Ce genre d'affaires appelle plusieurs commentaires. La paire, aurait-elle obtenu le même montant, correctement attribuée? Chez Christie's, par exemple, dont les ventes se révèlent en général parfaitement dépourvues de surprises? Le débrouillé de Drouot, son côté foutoir, ont sans doute joué. On se situe loin, dans ses salles rouges, du genre cul-cousu de l'illustre multinationale...
A quoi sert parfois l'expert?
L'autre question est le côté très souvent positif de la mauvaise attribution. Aucun découvreur de la véritable identité ne voudra jamais lâcher prise. On a plusieurs fois connu la chose à Genève, Hôtel des ventes, rue Prévost-Martin. Dans ces conditions, il semble permis de se demander si l'expert demeure encore indispensable, du moins pour les "grands" acheteurs, que conseille une armada de spécialistes internationaux. C'est finalement pour les petits collectionneurs que l'expert se révèle le plus utile. Il donne une (parfois bien vague) garantie.
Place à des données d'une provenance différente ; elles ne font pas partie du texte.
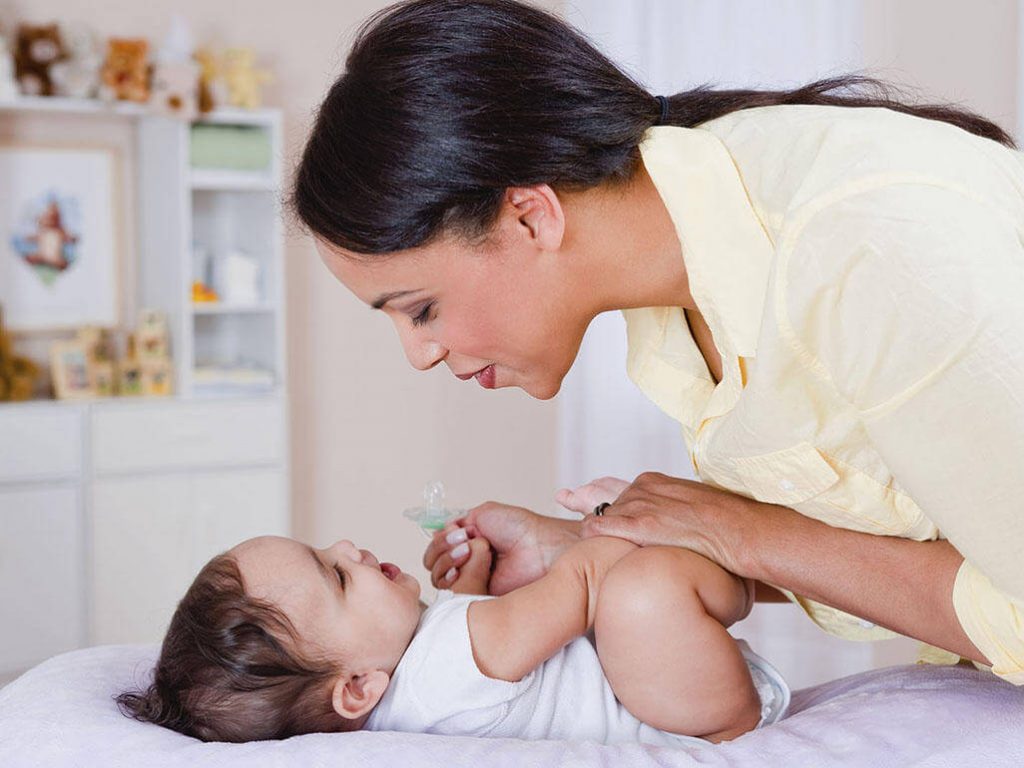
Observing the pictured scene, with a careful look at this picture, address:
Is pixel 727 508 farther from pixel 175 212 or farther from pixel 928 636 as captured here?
pixel 175 212

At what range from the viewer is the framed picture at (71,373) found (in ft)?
11.1

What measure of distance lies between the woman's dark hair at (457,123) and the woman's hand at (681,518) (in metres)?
0.41

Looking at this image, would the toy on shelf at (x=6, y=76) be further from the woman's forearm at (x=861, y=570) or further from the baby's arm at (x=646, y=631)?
the woman's forearm at (x=861, y=570)

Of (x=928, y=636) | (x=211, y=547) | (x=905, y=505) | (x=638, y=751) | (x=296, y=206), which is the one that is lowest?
(x=211, y=547)

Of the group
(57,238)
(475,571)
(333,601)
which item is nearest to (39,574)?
(57,238)

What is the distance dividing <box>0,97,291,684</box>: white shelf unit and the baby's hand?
1.99 meters

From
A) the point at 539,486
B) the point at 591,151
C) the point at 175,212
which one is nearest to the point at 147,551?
the point at 175,212

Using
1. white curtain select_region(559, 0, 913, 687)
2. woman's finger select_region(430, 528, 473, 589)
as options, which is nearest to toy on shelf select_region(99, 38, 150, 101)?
white curtain select_region(559, 0, 913, 687)

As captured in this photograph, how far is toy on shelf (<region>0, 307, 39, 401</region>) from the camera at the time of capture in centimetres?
331

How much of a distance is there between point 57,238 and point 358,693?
2667 millimetres

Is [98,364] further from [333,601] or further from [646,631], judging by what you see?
[646,631]

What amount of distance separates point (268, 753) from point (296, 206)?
585 mm

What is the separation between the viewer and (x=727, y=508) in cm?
138

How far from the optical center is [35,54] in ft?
10.8
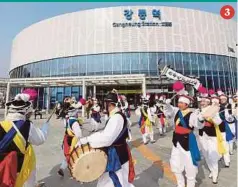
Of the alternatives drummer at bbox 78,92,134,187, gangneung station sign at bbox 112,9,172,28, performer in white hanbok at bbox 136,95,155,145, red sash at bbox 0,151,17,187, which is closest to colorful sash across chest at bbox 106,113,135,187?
drummer at bbox 78,92,134,187

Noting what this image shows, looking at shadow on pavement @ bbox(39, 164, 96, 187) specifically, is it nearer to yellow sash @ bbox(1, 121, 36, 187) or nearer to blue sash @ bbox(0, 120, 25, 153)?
yellow sash @ bbox(1, 121, 36, 187)

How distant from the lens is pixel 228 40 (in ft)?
140

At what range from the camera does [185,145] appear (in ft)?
13.7

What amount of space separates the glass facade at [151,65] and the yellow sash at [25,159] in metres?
34.2

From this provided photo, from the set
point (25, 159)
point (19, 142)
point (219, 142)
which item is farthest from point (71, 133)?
point (219, 142)

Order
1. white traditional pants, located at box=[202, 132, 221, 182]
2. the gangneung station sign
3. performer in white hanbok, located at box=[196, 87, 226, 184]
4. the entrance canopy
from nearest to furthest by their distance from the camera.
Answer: white traditional pants, located at box=[202, 132, 221, 182], performer in white hanbok, located at box=[196, 87, 226, 184], the entrance canopy, the gangneung station sign

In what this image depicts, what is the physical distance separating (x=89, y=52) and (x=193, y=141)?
3635 centimetres

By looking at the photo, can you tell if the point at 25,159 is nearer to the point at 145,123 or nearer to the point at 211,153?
the point at 211,153

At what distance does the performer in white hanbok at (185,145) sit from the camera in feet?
13.5

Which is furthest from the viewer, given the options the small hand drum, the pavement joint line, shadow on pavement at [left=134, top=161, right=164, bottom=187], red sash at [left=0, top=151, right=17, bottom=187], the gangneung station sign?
the gangneung station sign

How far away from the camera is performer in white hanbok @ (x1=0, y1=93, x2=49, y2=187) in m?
2.97

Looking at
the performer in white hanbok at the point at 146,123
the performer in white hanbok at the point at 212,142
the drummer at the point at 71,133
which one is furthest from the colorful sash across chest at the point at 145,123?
the drummer at the point at 71,133

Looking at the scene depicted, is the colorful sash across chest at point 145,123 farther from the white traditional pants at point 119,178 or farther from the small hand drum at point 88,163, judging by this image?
Answer: the small hand drum at point 88,163

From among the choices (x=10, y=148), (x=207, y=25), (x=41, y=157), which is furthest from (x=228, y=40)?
(x=10, y=148)
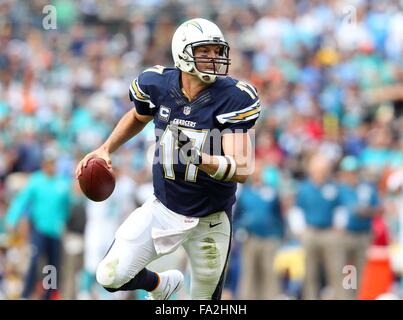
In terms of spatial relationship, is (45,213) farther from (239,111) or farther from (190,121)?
(239,111)

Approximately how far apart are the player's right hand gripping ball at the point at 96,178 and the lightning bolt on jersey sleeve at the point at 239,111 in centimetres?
77

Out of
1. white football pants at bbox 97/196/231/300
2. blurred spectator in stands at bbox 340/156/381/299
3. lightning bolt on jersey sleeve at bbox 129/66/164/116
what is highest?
blurred spectator in stands at bbox 340/156/381/299

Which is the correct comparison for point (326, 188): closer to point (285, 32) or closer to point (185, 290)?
point (185, 290)

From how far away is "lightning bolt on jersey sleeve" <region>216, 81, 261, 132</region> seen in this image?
6199 mm

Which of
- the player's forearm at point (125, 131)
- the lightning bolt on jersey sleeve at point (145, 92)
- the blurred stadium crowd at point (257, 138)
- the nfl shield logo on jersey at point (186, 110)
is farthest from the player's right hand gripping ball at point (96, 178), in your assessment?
the blurred stadium crowd at point (257, 138)

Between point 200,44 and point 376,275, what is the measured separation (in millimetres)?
4401

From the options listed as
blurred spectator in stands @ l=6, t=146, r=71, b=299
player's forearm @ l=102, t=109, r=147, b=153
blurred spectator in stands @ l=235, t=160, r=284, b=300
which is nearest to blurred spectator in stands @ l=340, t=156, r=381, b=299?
blurred spectator in stands @ l=235, t=160, r=284, b=300

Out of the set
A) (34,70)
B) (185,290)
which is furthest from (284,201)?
(34,70)

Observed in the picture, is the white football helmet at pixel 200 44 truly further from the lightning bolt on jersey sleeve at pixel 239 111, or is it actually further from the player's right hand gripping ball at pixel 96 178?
the player's right hand gripping ball at pixel 96 178

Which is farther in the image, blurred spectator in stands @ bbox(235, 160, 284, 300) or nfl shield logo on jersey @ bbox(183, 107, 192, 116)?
blurred spectator in stands @ bbox(235, 160, 284, 300)

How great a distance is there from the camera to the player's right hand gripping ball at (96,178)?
641cm

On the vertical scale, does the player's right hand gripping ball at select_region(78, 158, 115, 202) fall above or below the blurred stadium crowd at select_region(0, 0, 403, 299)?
below

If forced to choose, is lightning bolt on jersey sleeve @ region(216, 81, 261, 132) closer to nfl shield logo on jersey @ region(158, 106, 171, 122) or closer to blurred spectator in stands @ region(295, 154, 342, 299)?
nfl shield logo on jersey @ region(158, 106, 171, 122)

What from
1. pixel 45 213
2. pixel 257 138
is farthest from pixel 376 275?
pixel 45 213
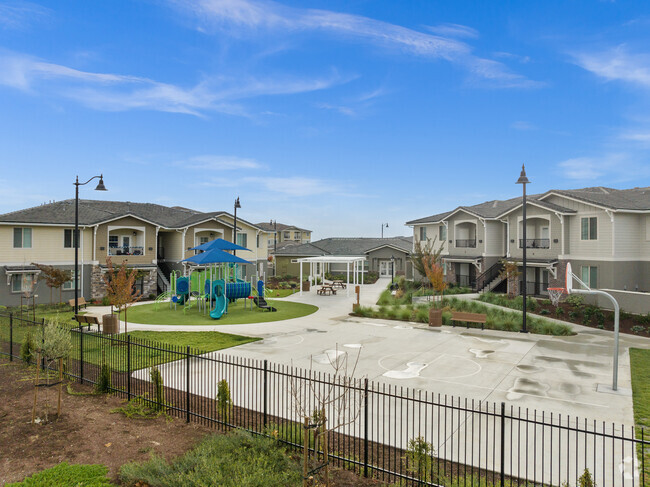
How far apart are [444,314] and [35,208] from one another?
31.0 m

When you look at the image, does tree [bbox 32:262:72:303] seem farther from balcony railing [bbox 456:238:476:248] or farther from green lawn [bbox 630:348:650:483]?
balcony railing [bbox 456:238:476:248]

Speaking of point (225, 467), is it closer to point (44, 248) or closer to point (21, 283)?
point (21, 283)

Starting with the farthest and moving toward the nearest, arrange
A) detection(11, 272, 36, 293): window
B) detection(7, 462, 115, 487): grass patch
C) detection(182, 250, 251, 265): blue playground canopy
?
1. detection(11, 272, 36, 293): window
2. detection(182, 250, 251, 265): blue playground canopy
3. detection(7, 462, 115, 487): grass patch

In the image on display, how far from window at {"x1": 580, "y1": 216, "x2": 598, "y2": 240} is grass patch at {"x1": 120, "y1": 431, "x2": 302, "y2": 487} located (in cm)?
2763

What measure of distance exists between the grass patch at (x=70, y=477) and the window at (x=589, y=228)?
30181mm

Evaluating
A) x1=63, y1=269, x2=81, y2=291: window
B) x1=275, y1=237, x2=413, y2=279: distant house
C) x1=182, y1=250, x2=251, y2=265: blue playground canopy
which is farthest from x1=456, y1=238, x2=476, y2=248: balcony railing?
x1=63, y1=269, x2=81, y2=291: window

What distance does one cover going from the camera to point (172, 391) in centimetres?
1142

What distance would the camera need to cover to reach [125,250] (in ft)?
111

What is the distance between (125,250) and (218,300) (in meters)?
13.5

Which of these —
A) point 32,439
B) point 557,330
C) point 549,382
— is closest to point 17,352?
point 32,439

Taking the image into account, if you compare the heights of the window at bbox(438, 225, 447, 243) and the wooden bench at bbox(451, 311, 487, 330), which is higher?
the window at bbox(438, 225, 447, 243)

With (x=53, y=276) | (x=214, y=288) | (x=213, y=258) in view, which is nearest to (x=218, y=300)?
(x=214, y=288)

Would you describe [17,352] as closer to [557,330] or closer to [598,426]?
[598,426]

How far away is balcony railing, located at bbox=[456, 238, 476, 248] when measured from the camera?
39037mm
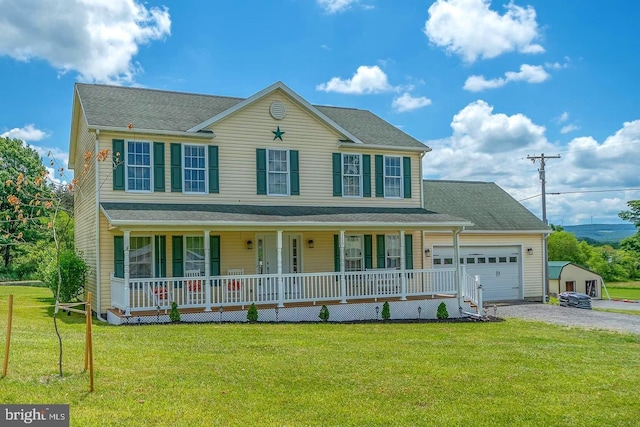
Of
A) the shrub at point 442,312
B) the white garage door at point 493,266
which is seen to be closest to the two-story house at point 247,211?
the shrub at point 442,312

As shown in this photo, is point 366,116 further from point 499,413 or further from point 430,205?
point 499,413

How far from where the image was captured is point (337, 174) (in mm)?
18109

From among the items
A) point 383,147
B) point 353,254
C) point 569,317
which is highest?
point 383,147

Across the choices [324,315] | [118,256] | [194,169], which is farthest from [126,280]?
[324,315]

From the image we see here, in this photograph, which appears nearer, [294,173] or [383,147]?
[294,173]

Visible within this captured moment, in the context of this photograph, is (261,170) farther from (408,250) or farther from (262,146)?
(408,250)

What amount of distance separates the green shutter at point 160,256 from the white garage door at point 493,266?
34.2ft

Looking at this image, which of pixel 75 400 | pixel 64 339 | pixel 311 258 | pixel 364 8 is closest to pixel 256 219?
pixel 311 258

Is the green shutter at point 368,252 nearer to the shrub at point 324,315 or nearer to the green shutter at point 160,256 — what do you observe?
the shrub at point 324,315

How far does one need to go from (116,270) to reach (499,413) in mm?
11336

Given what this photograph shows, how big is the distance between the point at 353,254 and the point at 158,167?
272 inches

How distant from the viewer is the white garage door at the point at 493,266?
21292 mm

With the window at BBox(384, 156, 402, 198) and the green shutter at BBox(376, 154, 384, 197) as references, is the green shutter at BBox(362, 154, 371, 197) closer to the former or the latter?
the green shutter at BBox(376, 154, 384, 197)

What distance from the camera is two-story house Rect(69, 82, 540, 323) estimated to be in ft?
48.2
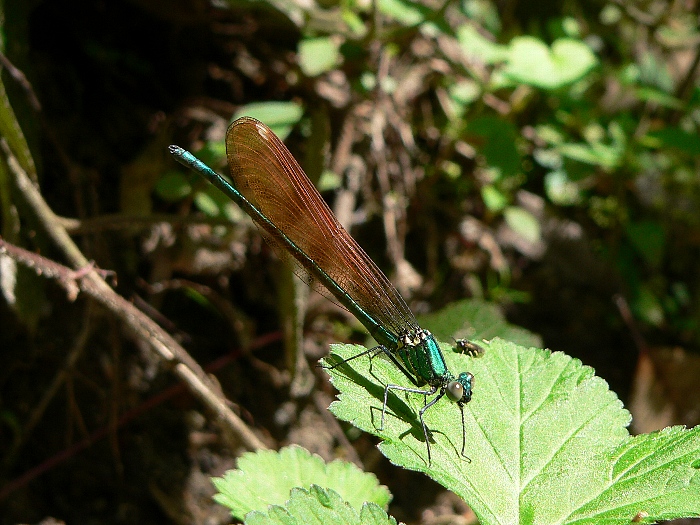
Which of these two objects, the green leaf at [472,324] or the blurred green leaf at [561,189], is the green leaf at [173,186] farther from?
the blurred green leaf at [561,189]

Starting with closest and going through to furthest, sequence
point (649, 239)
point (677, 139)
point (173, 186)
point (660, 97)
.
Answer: point (173, 186)
point (677, 139)
point (660, 97)
point (649, 239)

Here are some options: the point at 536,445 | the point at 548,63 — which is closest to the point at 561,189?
the point at 548,63

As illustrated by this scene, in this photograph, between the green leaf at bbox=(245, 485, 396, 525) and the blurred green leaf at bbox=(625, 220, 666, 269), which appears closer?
the green leaf at bbox=(245, 485, 396, 525)

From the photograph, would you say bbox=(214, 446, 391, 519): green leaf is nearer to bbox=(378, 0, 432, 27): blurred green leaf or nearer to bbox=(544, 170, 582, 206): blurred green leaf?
bbox=(378, 0, 432, 27): blurred green leaf

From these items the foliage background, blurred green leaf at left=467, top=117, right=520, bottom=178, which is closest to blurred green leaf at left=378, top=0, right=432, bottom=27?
the foliage background

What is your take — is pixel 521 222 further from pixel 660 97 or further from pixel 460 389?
pixel 460 389

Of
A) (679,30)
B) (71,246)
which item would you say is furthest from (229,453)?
(679,30)
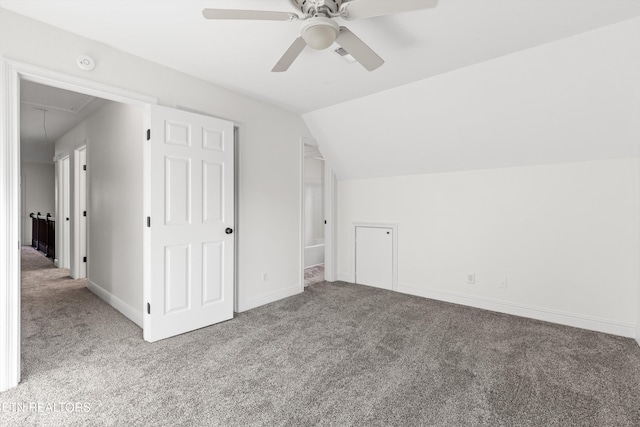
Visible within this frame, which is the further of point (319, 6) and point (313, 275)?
point (313, 275)

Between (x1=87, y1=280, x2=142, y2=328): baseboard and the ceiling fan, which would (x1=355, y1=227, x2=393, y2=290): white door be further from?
(x1=87, y1=280, x2=142, y2=328): baseboard

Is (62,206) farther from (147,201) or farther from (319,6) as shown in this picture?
(319,6)

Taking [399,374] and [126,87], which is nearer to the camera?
[399,374]

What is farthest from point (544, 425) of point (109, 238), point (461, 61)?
point (109, 238)

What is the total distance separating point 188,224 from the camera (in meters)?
2.75

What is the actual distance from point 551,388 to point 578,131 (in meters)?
2.19

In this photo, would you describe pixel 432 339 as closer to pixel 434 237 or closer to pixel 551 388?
pixel 551 388

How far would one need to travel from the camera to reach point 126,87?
2463mm

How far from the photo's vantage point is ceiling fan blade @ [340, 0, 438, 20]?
1.45 m

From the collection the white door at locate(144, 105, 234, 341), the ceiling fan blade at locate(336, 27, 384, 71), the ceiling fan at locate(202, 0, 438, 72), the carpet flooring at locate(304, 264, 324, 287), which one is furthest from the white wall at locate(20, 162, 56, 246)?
the ceiling fan blade at locate(336, 27, 384, 71)

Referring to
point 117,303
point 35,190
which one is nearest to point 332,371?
point 117,303

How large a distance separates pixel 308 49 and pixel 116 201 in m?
2.70

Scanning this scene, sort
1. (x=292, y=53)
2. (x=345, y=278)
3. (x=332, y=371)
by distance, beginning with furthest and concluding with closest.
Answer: (x=345, y=278)
(x=332, y=371)
(x=292, y=53)

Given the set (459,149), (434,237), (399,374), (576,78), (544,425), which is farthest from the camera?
(434,237)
On ignore le sort des aiguières. La "Tribune de l'art", le journal en ligne à qui j'emprunte les faits, mais non les considérations, aimerait que le Louvre les achète. Le musée le peut en cas d'interdiction de sortie du sol français. Quel que soit le caractère encore impérial du pays voisin, il serait cependant choquant de voir bloquée la sortie vers l'Italie d'une création italienne. Mais enfin... Photo (Blanchet & Associés): Les fameuses aiguières.
Ceci est un texte intercalaire. Prochaine chronique inchangée. Je parlerai de l'exposition du Zentrum Paul Klee de Berne le samedi 3 mai.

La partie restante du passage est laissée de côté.